_Problem requirements_
Format the records from the line holding "How distantly are (393,209)" through the end of the records, inclusive, as a two-column CSV with the headers record_text and answer. Use one row per record, put each field in quotation marks, and replace any line breaks with spaces.

** begin Recorded data **

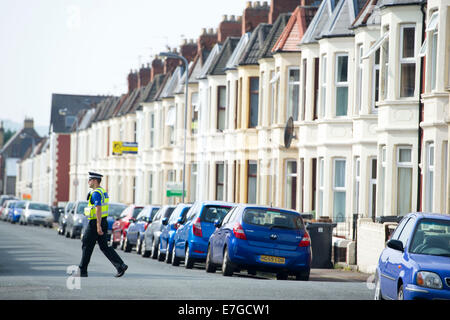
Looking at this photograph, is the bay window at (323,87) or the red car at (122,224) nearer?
the bay window at (323,87)

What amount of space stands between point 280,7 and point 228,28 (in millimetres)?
8960

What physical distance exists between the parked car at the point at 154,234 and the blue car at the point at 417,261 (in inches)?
Answer: 621

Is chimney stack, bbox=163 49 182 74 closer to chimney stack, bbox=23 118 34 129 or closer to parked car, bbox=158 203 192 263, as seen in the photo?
parked car, bbox=158 203 192 263

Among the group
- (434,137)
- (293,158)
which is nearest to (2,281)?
(434,137)

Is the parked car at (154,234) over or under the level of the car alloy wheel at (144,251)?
over

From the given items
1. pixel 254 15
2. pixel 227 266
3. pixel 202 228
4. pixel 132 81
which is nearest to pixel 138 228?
pixel 202 228

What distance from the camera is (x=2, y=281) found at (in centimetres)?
1611

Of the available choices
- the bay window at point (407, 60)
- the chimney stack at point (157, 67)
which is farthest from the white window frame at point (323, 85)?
the chimney stack at point (157, 67)

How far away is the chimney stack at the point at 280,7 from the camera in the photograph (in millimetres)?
43656

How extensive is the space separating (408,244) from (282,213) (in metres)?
7.63

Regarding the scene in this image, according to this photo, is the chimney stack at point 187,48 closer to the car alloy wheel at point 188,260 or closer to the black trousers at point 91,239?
the car alloy wheel at point 188,260

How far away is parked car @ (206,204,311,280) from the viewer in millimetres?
20578
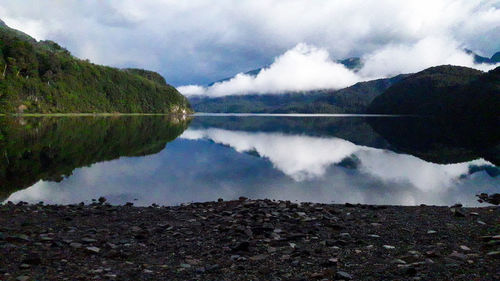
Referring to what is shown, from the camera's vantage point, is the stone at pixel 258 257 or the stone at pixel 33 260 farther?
the stone at pixel 258 257

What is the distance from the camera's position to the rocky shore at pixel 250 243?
10398 mm

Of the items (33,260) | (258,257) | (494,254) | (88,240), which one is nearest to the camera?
(494,254)

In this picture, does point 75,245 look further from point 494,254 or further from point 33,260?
point 494,254

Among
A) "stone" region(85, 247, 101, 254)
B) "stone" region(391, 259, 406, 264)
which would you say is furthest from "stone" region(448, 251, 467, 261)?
"stone" region(85, 247, 101, 254)

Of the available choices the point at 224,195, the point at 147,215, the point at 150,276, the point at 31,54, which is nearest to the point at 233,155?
the point at 224,195

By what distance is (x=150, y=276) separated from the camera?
10.5 m

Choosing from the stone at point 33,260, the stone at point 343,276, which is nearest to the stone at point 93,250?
the stone at point 33,260

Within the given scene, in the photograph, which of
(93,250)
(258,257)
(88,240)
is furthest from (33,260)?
(258,257)

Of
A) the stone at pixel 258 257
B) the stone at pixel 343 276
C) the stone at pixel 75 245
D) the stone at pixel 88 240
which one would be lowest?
the stone at pixel 88 240

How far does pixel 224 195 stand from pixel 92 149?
102 ft

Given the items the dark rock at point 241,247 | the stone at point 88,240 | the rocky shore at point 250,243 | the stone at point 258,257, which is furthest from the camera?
the stone at point 88,240

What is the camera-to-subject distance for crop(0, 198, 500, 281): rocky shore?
10398 mm

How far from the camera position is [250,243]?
44.2ft

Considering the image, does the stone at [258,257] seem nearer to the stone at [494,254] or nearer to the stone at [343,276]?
the stone at [343,276]
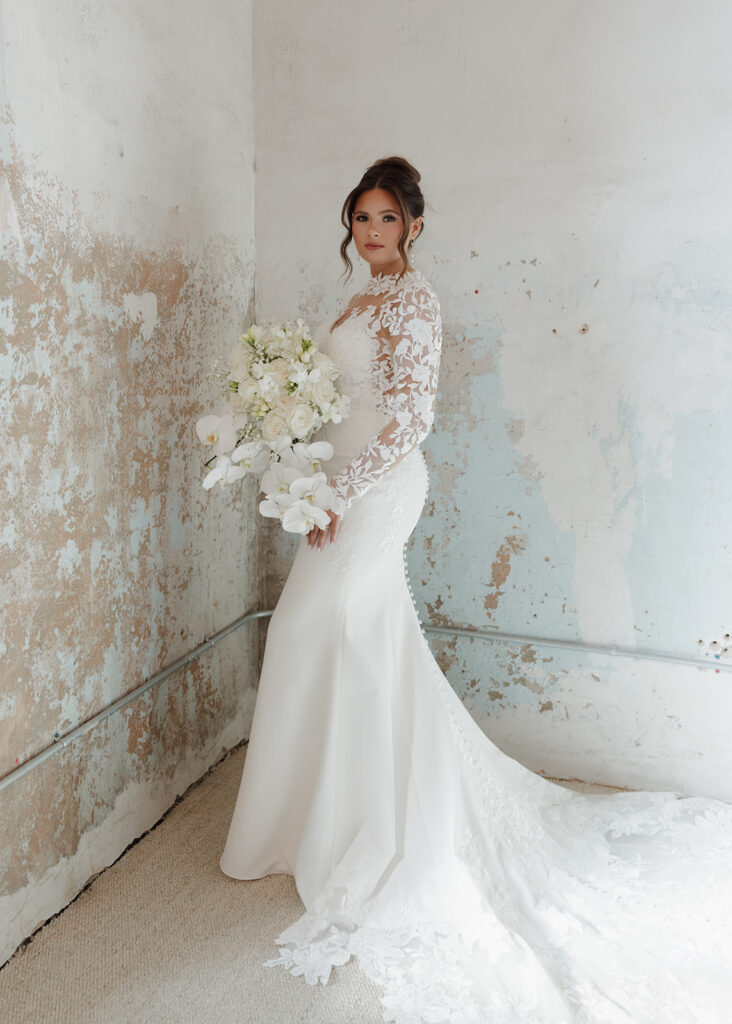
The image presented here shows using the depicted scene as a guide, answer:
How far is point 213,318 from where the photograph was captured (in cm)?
310

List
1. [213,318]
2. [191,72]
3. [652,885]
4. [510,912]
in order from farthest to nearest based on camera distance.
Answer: [213,318], [191,72], [652,885], [510,912]

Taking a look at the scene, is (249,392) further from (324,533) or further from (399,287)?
(399,287)

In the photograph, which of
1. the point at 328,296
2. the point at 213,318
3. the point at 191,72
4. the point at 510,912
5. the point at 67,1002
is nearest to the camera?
the point at 67,1002

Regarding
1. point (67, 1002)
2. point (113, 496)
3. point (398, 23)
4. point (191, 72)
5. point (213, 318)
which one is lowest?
point (67, 1002)

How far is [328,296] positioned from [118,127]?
1115 millimetres

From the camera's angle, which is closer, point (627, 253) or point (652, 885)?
point (652, 885)

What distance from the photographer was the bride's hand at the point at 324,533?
7.91ft

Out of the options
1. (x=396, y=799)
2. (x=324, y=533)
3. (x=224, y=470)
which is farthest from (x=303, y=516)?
(x=396, y=799)

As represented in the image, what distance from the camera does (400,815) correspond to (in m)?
2.43

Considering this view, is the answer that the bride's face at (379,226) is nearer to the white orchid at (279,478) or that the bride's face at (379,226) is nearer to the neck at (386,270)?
the neck at (386,270)

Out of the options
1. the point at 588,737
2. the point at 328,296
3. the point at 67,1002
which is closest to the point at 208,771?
the point at 67,1002

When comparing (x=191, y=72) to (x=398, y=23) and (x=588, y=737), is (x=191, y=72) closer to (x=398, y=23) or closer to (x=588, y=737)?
(x=398, y=23)

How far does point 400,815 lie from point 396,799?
0.15 feet

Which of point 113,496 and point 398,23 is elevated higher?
point 398,23
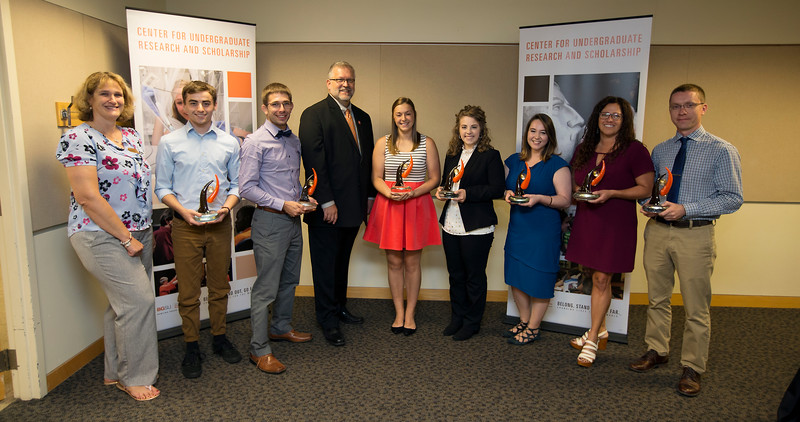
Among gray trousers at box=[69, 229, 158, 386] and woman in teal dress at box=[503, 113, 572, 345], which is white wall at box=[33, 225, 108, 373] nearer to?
gray trousers at box=[69, 229, 158, 386]

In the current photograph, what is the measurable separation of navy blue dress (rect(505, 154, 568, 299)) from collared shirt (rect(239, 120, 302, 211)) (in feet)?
5.16

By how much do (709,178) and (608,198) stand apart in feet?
1.83

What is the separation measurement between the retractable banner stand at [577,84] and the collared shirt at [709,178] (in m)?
0.64

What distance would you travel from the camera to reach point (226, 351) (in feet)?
10.8

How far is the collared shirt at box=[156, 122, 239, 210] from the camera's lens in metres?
2.91

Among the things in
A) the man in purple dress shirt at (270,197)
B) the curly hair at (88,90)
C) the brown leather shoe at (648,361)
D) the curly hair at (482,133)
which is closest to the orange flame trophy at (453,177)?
the curly hair at (482,133)

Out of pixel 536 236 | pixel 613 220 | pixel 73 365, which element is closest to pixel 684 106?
pixel 613 220

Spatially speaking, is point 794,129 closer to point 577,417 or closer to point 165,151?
point 577,417

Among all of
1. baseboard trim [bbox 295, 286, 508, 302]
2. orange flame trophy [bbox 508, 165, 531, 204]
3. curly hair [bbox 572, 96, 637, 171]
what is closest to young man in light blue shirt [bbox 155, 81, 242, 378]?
baseboard trim [bbox 295, 286, 508, 302]

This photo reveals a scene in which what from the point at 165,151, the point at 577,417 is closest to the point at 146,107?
the point at 165,151

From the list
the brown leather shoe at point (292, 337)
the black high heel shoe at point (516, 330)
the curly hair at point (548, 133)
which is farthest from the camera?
the black high heel shoe at point (516, 330)

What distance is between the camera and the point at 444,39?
439 cm

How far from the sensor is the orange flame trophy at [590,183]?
3.01 metres

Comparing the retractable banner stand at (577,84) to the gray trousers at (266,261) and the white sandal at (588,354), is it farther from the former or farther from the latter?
the gray trousers at (266,261)
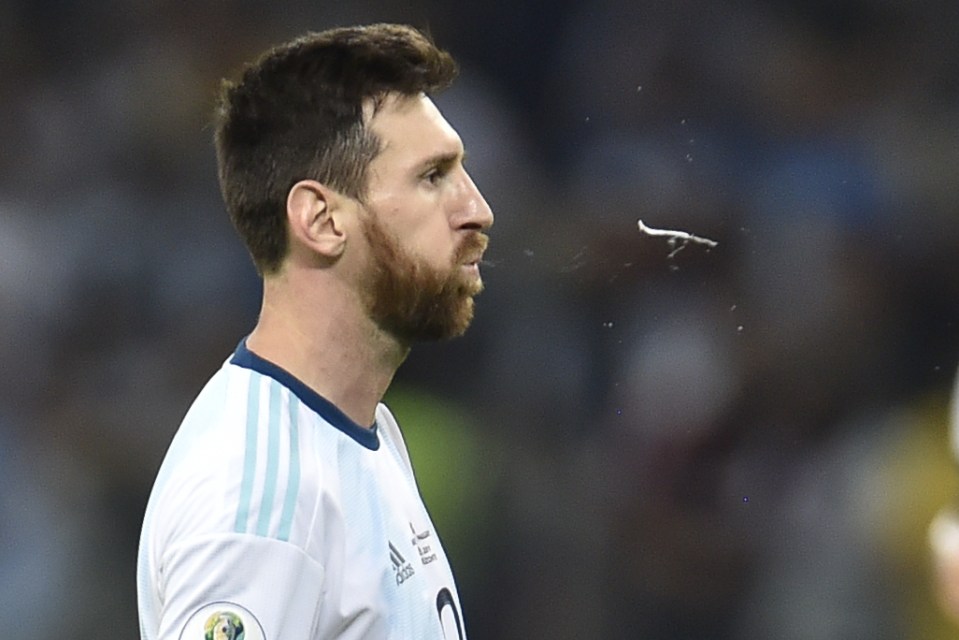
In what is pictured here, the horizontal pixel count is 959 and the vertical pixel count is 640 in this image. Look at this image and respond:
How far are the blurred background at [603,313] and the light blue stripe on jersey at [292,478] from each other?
5.24ft

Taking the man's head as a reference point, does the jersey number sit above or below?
below

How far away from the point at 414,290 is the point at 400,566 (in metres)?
0.34

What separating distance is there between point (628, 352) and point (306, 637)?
1.91 metres

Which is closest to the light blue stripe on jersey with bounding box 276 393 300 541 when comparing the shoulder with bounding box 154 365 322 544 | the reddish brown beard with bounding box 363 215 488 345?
the shoulder with bounding box 154 365 322 544

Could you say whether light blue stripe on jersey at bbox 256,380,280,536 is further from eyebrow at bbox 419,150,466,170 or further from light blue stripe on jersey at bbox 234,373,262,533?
eyebrow at bbox 419,150,466,170

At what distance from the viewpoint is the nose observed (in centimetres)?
187

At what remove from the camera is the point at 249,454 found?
64.3 inches

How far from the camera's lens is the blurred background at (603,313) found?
10.7ft

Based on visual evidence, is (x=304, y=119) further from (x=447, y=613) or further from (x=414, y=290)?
(x=447, y=613)

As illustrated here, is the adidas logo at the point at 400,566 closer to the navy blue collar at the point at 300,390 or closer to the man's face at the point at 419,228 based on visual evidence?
the navy blue collar at the point at 300,390

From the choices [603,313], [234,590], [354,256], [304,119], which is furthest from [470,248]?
[603,313]

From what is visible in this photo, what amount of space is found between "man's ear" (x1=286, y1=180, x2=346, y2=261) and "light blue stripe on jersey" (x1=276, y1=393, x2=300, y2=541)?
7.4 inches

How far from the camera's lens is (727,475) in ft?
10.8

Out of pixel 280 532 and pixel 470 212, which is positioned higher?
pixel 470 212
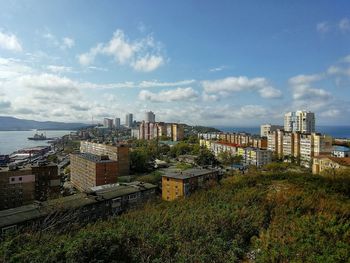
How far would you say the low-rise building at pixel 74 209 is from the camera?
6430mm

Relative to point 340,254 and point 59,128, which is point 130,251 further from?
point 59,128

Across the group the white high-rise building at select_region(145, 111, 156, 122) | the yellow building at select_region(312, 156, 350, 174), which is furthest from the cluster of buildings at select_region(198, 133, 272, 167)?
the white high-rise building at select_region(145, 111, 156, 122)

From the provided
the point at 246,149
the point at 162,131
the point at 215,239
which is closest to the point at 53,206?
the point at 215,239

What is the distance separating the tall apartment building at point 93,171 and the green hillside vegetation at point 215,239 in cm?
910

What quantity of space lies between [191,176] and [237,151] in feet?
43.3

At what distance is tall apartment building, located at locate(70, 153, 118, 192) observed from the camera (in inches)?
566

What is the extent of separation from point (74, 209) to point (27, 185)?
5.19 metres

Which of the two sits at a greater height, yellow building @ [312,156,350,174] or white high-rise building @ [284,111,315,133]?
white high-rise building @ [284,111,315,133]

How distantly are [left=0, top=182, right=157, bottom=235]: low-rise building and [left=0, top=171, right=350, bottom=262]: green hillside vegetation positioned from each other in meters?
1.98

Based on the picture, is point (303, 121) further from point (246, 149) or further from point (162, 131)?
point (162, 131)

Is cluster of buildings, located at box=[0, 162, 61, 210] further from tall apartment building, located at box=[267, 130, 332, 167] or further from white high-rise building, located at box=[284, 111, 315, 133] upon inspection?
white high-rise building, located at box=[284, 111, 315, 133]

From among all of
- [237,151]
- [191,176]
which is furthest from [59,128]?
[191,176]

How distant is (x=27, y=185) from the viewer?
1136 centimetres

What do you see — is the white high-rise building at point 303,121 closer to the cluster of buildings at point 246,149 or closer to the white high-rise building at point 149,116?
A: the cluster of buildings at point 246,149
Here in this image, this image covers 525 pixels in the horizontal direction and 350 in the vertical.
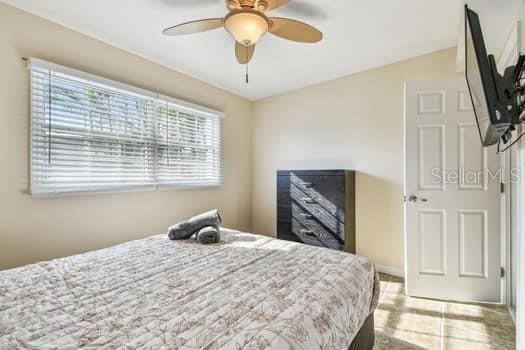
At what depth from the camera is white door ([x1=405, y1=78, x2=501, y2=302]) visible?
7.50 ft

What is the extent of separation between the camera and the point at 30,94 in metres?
1.93

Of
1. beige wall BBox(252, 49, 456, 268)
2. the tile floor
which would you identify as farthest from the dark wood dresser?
the tile floor

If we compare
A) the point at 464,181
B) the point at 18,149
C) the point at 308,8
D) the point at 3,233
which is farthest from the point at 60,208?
the point at 464,181

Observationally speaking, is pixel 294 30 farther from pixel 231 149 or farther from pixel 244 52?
pixel 231 149

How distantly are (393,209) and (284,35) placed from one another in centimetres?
221

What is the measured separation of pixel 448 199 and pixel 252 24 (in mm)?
2218

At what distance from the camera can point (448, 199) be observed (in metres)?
2.38

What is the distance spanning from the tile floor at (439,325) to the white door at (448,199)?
16cm

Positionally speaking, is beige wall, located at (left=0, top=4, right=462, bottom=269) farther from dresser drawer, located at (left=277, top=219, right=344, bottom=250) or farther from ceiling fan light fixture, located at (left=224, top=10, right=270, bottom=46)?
ceiling fan light fixture, located at (left=224, top=10, right=270, bottom=46)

** end Recorded data **

_Response to this exercise_
record_text,answer
"How distantly are (393,209) and (284,35) placed from one another in centimetres?","221"
"What is the measured separation of pixel 448 199 and pixel 252 24 (in mm)?","2218"
"At what distance from the camera can point (448, 199) be observed (in metres)?","2.38"
"What is the distance spanning from the tile floor at (439,325) to the white door at (448,199)?","16cm"
"Positionally speaking, is beige wall, located at (left=0, top=4, right=462, bottom=269) farther from dresser drawer, located at (left=277, top=219, right=344, bottom=250) or farther from ceiling fan light fixture, located at (left=224, top=10, right=270, bottom=46)?","ceiling fan light fixture, located at (left=224, top=10, right=270, bottom=46)"